EXERCISE OBJECTIVE: Tally the lines below that contain the word "options" and give only the number.

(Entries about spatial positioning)
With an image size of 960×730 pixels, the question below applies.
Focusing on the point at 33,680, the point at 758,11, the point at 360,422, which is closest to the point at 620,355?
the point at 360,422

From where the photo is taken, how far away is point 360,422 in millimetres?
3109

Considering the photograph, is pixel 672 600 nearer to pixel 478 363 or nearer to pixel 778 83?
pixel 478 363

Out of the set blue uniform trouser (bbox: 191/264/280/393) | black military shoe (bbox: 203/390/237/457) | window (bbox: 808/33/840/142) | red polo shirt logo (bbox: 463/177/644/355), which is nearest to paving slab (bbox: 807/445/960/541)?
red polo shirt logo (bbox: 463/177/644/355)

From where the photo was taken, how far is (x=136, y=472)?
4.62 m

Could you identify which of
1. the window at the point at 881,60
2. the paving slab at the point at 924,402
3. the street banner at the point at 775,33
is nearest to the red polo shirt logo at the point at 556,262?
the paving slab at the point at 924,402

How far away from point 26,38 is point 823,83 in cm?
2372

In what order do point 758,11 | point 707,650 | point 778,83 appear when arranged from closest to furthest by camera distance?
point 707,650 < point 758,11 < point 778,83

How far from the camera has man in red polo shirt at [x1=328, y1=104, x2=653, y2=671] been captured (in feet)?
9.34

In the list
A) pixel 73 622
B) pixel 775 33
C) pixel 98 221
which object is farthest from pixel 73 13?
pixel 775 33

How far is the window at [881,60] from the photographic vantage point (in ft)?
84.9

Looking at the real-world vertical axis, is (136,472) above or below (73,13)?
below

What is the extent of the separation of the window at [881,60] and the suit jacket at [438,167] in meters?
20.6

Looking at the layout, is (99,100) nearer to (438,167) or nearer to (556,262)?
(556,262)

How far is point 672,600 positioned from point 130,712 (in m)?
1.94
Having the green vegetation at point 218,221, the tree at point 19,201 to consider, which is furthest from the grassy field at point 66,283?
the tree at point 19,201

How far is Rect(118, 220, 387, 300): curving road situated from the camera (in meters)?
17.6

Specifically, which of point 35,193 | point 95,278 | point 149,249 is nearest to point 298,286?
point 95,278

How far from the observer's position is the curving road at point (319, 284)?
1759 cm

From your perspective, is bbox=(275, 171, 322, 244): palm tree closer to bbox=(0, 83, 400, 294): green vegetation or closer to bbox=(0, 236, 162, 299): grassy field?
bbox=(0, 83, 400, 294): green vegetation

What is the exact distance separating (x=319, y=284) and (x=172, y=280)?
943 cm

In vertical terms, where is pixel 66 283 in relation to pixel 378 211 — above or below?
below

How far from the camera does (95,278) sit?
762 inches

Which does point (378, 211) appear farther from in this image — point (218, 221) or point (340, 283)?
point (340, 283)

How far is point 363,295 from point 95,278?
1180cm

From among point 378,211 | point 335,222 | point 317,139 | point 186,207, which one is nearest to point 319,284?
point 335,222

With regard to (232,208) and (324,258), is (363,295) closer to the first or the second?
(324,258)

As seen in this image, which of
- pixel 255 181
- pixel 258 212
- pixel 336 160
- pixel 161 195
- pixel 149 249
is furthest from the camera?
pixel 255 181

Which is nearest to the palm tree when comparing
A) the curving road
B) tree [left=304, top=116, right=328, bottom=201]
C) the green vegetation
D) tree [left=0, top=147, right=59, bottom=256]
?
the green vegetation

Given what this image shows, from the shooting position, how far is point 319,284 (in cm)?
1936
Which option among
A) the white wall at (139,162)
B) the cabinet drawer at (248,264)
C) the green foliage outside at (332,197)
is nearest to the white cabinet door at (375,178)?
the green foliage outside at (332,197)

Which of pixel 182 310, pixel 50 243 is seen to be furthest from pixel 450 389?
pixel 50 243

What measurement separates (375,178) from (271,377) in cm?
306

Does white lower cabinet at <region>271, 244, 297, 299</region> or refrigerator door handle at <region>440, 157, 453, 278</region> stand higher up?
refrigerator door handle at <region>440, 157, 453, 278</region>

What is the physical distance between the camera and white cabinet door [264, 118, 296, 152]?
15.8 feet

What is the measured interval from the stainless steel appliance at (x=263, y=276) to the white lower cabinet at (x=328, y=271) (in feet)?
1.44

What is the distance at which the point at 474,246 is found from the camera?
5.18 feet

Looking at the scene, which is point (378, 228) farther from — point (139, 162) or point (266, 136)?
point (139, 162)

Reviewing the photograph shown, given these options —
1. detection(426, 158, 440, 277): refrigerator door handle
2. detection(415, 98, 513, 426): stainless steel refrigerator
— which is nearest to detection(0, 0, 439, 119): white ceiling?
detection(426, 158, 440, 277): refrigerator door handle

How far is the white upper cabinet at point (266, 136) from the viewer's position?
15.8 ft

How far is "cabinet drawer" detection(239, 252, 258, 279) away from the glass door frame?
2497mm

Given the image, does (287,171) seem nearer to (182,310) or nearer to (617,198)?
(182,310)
--
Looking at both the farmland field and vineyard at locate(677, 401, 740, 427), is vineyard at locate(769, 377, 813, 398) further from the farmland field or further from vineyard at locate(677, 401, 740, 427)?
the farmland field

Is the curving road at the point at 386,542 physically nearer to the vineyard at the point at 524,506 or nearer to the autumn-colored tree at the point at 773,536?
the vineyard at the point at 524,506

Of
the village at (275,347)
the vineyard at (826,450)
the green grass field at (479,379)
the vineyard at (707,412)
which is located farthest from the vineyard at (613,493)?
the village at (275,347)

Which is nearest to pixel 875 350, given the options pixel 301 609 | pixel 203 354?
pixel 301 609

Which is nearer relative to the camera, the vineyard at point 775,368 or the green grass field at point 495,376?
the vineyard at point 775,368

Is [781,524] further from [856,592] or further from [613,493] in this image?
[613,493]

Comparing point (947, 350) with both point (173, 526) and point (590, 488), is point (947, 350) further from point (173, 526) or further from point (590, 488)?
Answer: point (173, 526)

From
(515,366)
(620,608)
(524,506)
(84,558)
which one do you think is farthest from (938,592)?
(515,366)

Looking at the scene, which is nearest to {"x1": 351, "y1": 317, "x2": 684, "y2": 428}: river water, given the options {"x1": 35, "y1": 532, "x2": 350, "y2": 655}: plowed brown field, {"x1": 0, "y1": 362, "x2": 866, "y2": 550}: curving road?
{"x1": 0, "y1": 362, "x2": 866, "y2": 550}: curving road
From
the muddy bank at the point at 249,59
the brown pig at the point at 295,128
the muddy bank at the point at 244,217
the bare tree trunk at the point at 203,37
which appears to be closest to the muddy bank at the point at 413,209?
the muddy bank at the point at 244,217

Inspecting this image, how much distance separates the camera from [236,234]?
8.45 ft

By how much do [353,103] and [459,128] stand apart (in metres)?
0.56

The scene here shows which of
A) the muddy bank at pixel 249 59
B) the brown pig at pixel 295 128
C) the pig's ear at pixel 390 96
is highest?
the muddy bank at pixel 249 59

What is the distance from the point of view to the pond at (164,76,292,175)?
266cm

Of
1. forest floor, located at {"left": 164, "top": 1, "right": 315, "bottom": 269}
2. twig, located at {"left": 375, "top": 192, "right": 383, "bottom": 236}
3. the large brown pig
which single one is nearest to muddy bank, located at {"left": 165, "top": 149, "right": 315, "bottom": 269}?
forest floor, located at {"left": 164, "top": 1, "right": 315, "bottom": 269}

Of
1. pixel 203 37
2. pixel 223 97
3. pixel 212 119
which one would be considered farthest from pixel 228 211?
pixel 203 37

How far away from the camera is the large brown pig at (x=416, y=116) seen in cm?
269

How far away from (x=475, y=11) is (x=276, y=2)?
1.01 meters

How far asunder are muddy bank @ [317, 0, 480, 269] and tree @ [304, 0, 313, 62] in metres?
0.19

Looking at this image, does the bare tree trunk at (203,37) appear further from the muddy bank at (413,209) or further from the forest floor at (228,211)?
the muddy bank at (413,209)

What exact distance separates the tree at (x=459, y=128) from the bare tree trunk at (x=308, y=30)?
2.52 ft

FINAL RESULT: 3